The most important concept to understand about the Buffer Manager is buffer
ownership. The Buffer Manager owns all free buffers. You must never modify these in
any way.
Once you get a buffer (with a call to the Buffer Manager), you own the buffer. You may
modify the contents of the buffer while it is owned. Once you release the buffer or pass it
to another concurrently executing task or Interrupt Service Procedure, then the buffer is
no longer owned by you and may not be modified or released or have its use count
altered by you in any way.
If the use count is increased by the owner of a buffer, then several simultaneous owners
are allowed. However, when there are several concurrently executing owners, the buffer
content must not be modified unless your design is such that each owner can write to its
own private portion of the buffer. The only permitted operations are reading the buffer
and releasing it.
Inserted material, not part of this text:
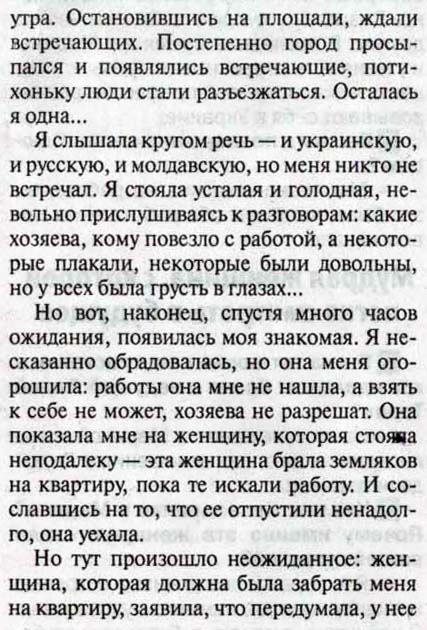 утра. Остановившись на площади, ждали встречающих. Постепенно город просыпался и появлялись встречающие, потихоньку люди стали разъезжаться. Осталась я одна...

Я слышала кругом речь — и украинскую, и русскую, и молдавскую, но меня никто не встречал. Я стояла усталая и голодная, невольно прислушиваясь к разговорам: какие хозяева, кому повезло с работой, а некоторые плакали, некоторые были довольны, но у всех была грусть в глазах...

Но вот, наконец, спустя много часов ожидания, появилась моя знакомая. Я несказанно обрадовалась, но она меня огорошила: работы она мне не нашла, а взять к себе не может, хозяева не разрешат. Она показала мне на женщину, которая стояла неподалеку — эта женщина брала земляков на квартиру, пока те искали работу. И сославшись на то, что ее отпустили ненадолго, она уехала.

Но тут произошло неожиданное: женщина, которая должна была забрать меня на квартиру, заявила, что передумала, у нее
Each owner should either release the buffer or pass the ownership on to
another routine that will release it.
These restrictions are characteristic of message passing between concurrently executing
routines in general, not just of the AMX Buffer Manager. To illustrate the necessity of
these restrictions, a few examples of incorrect usage follow.
1. Task A gets a buffer, fills it, passes it to Task B and releases it. Task B attempts
to use the data in the buffer.
The problem is that Task A released the buffer after it passed ownership to
Task B. Thus Task B will receive a buffer which it does not own. If Task B
modifies the buffer, then the Buffer Manager may produce unpredictable results
the next time it tries to use the buffer.
The solution is to have Task B release the buffer when it is finished with it.
Task B may do this because it owns the buffer after it receives it from Task A.
2. Task A gets a buffer, fills it, passes it to Task B, increments the use count by one
and passes the buffer to task C. Tasks B and C use the buffer and release it.
The problem is that Task A has passed ownership to Task B without first retaining
the ownership by increasing the use count. It then increases the use count of a
buffer it doesn't own. In the meantime, Task B may have finished using the
buffer and released it.
The solution is to have Task A expand the ownership by increasing the use count
before passing the buffer to Task B. Task A then retains one half of the
ownership and may pass this ownership on to Task C.